▶ **What you should do**:
Write out the material exactly, leaving every picture behind.

>>

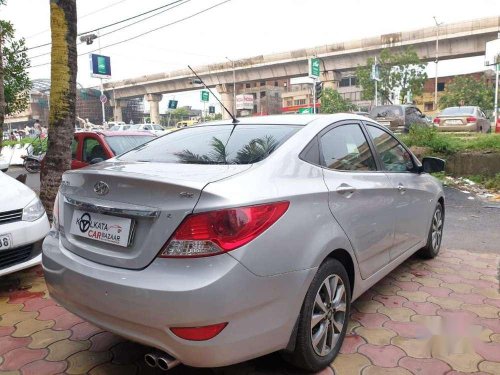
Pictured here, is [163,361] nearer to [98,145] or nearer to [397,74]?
[98,145]

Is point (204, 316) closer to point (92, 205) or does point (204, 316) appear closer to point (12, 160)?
point (92, 205)

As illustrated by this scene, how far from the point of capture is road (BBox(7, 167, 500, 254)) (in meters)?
5.10

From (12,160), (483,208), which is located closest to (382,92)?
(12,160)

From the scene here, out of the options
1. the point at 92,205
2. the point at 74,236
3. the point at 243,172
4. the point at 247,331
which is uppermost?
the point at 243,172

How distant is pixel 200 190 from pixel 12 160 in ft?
63.9

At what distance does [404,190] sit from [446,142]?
7287 millimetres

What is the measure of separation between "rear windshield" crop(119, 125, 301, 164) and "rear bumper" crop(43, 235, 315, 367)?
0.71 m

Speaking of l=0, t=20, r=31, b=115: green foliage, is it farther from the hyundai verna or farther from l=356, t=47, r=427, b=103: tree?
l=356, t=47, r=427, b=103: tree

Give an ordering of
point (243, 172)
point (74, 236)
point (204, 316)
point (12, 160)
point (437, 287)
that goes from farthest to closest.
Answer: point (12, 160) → point (437, 287) → point (74, 236) → point (243, 172) → point (204, 316)

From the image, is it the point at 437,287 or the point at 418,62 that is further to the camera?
the point at 418,62

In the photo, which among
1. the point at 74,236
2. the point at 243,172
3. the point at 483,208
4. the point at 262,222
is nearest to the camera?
the point at 262,222

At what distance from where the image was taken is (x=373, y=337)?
2.81m

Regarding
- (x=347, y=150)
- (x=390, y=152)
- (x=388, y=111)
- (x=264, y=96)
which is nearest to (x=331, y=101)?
(x=388, y=111)

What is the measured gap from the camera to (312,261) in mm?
2201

<<

▶ **Written answer**:
Pictured here, is [163,361] nearer to [98,145] or nearer to [397,74]?
[98,145]

Is point (204, 316) closer to point (92, 205) or does point (204, 316) appear closer to point (12, 160)?
point (92, 205)

As illustrated by this scene, how far from the point of capture is road (BBox(7, 167, 500, 254)) (in meters)?
5.10

From (12,160), (483,208), which is located closest to (382,92)?
(12,160)

From the scene here, out of the options
1. the point at 92,205
2. the point at 74,236
3. the point at 243,172
4. the point at 247,331
which is uppermost?
the point at 243,172

How distant is pixel 200 190 from pixel 12 160 in ft?
63.9

At what distance does [404,190] sit from [446,142]?
7287 millimetres

What is the measure of separation between "rear windshield" crop(119, 125, 301, 164) and "rear bumper" crop(43, 235, 315, 367)?
0.71 m

Speaking of l=0, t=20, r=31, b=115: green foliage, is it farther from the hyundai verna or farther from l=356, t=47, r=427, b=103: tree?
l=356, t=47, r=427, b=103: tree

Give an ordering of
point (243, 172)
point (74, 236)
point (204, 316)
point (12, 160)
point (437, 287)
that goes from farthest to closest.
Answer: point (12, 160) → point (437, 287) → point (74, 236) → point (243, 172) → point (204, 316)

From the image, is it the point at 437,287 or the point at 418,62 that is further to the camera?
the point at 418,62

In the photo, which among
1. the point at 74,236
2. the point at 243,172
3. the point at 483,208
4. the point at 262,222
is nearest to the camera?
the point at 262,222

At what distance from where the image was taken is (x=373, y=337)?
2.81m

Regarding
- (x=347, y=150)
- (x=390, y=152)
- (x=388, y=111)
- (x=264, y=96)
which is nearest to (x=331, y=101)?
(x=388, y=111)

What is the measured gap from the camera to (312,261) in mm?
2201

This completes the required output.